Rachmaninov: Etudes-tableaux op. 39; Six Poemes op. 38
Alexander Melnikov; Elena Brilova (harmonia mundi)
Альбом пианиста Александра Мельникова, посвященный зрелому и позднему Рахманинову, открывают "Этюды-картины" 1917 года, исполнение которых не назовешь иначе чем ошеломляющим. Совершенная техника, психологическая изощренность, опытное и вдохновенное обращение с полифонической фактурой — такой пронзительной, сильной и художественно выверенной трактовке сложно чем-либо возразить. По крайней мере столь же сильного впечатления добивается Мельников и в "Вариациях на тему Корелли" (они тоже включены в программу), звучащих у него все с тем же приглушенным блеском техники и с мрачным великолепием ярости, острой, глубокой и отчаянной. Смущает разве что работа сопрано Елены Брилевой, поющей здесь "Шесть стихотворений": право, это совсем не то качество вокала, которого заслуживают эти вещи, этот аккомпанемент и эта программа. Изящное чувство фразы и тонкость эмоционального рисунка безнадежно проигрывают при сочетании с усталым, блеклым и тремолирующим голосом.
Buxtehude: "In te Domine speravi": Cantatas & Motets
Ens. Currende, E. van Nevel (Accent)
Хотя чаще всего Дитриха Букстехуде вспоминают как того великого органиста, ради уроков которого Бах в молодости прошагал четыреста верст, его вокальная духовная музыка — явление настолько обаятельное, своеобразное и на свой лад крупное, что и ее негоже забывать. Латинские и немецкие кантаты и мотеты, которые здесь исполняет нидерландский ансамбль Currende, кажутся тем переходным звеном, без которого не могли бы появиться ни Бах, ни Гендель. Звучат они, как и положено плодам созерцательного лютеранского благочестия, чуждого католической аффектированности, но все-таки не пренебрегающего утонченной образностью итальянской духовной музыки XVII века.

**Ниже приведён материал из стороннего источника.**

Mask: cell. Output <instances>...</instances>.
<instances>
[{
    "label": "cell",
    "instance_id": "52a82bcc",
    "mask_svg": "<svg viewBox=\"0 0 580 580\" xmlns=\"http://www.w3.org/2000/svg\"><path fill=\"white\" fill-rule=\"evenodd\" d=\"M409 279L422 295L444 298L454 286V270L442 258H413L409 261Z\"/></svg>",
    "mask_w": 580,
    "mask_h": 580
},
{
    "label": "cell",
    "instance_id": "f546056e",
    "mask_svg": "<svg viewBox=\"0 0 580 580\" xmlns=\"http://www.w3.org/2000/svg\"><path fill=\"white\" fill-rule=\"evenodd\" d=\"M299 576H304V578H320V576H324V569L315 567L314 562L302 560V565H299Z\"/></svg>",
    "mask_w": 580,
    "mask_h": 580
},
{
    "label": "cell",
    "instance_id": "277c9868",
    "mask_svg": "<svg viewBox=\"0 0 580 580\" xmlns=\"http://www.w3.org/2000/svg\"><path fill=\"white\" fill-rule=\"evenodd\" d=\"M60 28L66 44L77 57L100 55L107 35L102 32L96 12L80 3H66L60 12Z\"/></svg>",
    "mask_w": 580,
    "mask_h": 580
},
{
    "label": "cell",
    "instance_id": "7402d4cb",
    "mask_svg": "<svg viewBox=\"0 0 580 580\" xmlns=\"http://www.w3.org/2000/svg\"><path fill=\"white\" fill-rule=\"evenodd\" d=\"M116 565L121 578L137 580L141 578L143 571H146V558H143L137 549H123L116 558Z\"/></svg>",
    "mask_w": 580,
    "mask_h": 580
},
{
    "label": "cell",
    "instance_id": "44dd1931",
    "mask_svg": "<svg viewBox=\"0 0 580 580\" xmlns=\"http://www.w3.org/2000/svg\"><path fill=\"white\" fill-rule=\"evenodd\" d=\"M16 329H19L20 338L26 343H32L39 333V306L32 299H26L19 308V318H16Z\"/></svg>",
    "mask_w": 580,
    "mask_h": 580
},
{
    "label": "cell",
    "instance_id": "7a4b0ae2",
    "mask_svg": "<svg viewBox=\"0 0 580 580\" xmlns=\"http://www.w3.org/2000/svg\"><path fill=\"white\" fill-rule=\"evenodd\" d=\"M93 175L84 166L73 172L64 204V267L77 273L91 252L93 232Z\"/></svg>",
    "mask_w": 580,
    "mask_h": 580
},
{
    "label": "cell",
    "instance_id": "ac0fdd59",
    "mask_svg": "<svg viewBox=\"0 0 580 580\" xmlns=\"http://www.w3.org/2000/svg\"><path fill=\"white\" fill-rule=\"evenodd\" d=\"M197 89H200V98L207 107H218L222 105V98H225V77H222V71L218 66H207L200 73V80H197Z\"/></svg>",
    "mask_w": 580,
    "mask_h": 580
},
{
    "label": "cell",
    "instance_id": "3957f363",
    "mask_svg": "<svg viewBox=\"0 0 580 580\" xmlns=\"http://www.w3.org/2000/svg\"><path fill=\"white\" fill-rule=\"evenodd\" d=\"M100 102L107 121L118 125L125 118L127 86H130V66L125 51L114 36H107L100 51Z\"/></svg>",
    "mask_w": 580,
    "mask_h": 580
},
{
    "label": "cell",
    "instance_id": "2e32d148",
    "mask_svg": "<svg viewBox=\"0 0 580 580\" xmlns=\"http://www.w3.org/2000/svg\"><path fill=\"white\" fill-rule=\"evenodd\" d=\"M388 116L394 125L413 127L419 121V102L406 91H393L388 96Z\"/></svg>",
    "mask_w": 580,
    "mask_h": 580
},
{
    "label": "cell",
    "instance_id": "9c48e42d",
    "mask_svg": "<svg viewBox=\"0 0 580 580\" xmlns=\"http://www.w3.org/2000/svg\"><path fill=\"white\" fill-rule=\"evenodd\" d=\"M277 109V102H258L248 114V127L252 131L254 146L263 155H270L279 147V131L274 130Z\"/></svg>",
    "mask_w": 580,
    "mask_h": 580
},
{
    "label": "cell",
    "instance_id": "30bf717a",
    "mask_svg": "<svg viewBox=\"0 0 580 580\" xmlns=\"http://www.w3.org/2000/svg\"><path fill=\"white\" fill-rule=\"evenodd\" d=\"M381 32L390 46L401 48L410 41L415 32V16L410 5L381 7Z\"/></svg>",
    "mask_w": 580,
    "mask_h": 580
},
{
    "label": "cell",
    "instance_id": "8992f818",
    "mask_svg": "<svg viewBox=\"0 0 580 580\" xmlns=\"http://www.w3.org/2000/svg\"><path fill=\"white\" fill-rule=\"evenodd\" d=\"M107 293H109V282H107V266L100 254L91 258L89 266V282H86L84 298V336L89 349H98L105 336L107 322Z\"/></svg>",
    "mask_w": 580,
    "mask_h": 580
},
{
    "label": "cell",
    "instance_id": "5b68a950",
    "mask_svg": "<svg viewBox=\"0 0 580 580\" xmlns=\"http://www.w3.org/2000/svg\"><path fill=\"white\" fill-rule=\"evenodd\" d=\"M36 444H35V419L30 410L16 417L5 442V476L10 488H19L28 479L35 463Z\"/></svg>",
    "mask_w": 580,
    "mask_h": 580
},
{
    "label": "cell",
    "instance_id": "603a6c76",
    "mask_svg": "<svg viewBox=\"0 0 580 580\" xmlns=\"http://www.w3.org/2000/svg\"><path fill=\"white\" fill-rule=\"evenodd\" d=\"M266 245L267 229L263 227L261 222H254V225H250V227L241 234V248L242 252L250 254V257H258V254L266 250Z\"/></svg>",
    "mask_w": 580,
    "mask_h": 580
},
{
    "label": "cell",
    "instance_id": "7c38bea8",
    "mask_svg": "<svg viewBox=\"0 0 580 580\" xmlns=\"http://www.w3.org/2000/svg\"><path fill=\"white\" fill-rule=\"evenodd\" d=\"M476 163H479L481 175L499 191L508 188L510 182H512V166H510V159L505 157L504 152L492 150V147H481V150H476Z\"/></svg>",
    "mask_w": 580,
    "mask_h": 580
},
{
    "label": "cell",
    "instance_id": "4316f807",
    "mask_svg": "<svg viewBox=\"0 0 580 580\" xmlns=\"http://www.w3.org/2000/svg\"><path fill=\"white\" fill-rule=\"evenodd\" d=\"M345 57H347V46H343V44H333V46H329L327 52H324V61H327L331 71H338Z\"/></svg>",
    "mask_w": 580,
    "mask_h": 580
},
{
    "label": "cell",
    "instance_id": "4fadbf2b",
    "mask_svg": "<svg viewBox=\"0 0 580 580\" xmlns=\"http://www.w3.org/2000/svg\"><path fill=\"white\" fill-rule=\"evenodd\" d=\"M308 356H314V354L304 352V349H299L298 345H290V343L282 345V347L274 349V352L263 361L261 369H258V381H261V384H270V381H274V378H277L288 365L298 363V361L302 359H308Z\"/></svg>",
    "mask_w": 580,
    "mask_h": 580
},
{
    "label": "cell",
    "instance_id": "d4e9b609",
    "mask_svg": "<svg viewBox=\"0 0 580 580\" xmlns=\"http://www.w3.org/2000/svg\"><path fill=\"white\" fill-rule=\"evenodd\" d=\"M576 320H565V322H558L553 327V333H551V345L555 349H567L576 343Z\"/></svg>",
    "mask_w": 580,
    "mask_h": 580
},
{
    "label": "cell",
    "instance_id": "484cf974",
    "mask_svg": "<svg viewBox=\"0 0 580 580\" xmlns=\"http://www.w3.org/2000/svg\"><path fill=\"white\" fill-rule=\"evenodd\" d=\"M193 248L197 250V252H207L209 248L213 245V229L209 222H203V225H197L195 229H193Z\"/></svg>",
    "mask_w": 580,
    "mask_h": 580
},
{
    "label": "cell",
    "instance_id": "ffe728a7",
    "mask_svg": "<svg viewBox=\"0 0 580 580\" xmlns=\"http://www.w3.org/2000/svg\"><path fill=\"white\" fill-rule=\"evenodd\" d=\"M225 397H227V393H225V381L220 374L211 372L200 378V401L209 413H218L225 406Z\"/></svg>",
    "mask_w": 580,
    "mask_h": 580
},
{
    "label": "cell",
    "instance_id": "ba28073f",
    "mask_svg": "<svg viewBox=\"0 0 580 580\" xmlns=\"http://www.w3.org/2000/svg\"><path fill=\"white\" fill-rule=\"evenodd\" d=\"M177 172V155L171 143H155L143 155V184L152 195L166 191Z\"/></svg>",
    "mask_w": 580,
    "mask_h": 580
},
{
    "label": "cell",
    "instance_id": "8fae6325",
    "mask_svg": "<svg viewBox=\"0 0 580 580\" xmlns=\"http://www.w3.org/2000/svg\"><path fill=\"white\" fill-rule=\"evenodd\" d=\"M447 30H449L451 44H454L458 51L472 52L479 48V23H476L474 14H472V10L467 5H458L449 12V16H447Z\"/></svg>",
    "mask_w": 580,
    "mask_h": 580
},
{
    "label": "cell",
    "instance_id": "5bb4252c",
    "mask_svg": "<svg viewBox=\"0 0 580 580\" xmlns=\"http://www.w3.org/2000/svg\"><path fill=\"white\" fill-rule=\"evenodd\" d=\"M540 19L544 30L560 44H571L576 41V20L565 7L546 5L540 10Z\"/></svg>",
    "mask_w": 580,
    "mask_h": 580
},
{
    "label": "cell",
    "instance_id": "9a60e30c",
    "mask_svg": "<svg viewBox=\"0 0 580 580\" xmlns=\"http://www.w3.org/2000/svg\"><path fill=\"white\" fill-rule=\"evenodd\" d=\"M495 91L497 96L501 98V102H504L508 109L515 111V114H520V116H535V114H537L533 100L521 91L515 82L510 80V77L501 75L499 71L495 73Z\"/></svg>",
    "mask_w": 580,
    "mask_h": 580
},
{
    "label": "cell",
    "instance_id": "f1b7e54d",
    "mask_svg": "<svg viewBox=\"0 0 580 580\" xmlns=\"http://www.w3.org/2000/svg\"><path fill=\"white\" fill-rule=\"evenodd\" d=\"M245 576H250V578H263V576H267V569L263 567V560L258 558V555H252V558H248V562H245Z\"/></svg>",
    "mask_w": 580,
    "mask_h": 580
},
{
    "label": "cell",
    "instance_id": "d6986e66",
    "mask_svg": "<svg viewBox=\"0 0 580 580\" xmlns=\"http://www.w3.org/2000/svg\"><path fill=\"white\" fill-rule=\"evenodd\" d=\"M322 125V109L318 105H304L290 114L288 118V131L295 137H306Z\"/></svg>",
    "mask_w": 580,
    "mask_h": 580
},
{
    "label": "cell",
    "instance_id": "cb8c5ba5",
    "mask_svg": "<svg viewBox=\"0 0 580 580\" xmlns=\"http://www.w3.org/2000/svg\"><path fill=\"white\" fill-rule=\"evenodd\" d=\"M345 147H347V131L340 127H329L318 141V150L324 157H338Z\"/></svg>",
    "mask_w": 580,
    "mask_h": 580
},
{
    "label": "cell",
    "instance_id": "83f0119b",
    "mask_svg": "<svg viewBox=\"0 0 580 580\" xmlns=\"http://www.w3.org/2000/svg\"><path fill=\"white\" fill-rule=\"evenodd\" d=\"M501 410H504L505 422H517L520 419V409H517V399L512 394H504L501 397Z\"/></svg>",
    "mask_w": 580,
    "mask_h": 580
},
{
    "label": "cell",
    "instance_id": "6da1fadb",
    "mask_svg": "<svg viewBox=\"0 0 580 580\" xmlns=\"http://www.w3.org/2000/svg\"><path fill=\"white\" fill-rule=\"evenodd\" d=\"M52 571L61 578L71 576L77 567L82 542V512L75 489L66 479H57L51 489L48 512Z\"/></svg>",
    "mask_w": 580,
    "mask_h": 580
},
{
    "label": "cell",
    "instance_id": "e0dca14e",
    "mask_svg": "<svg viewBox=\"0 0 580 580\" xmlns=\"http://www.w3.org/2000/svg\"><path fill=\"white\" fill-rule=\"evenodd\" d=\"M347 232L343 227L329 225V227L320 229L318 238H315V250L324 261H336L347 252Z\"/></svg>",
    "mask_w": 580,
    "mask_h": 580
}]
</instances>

Проникновенная, чуть аскетичная, скромная в смысле исполнительского состава, эта музыка тем не менее ложится на слух с какой-то даже неожиданной, почти несерьезной легкостью. Немного разреженное, "церковное" по акустике звучание ансамбля иногда кажется несколько пресным, но его расслабленная лучезарность не мешает замечать у Букстехуде почти оперную бойкость иных мелодий.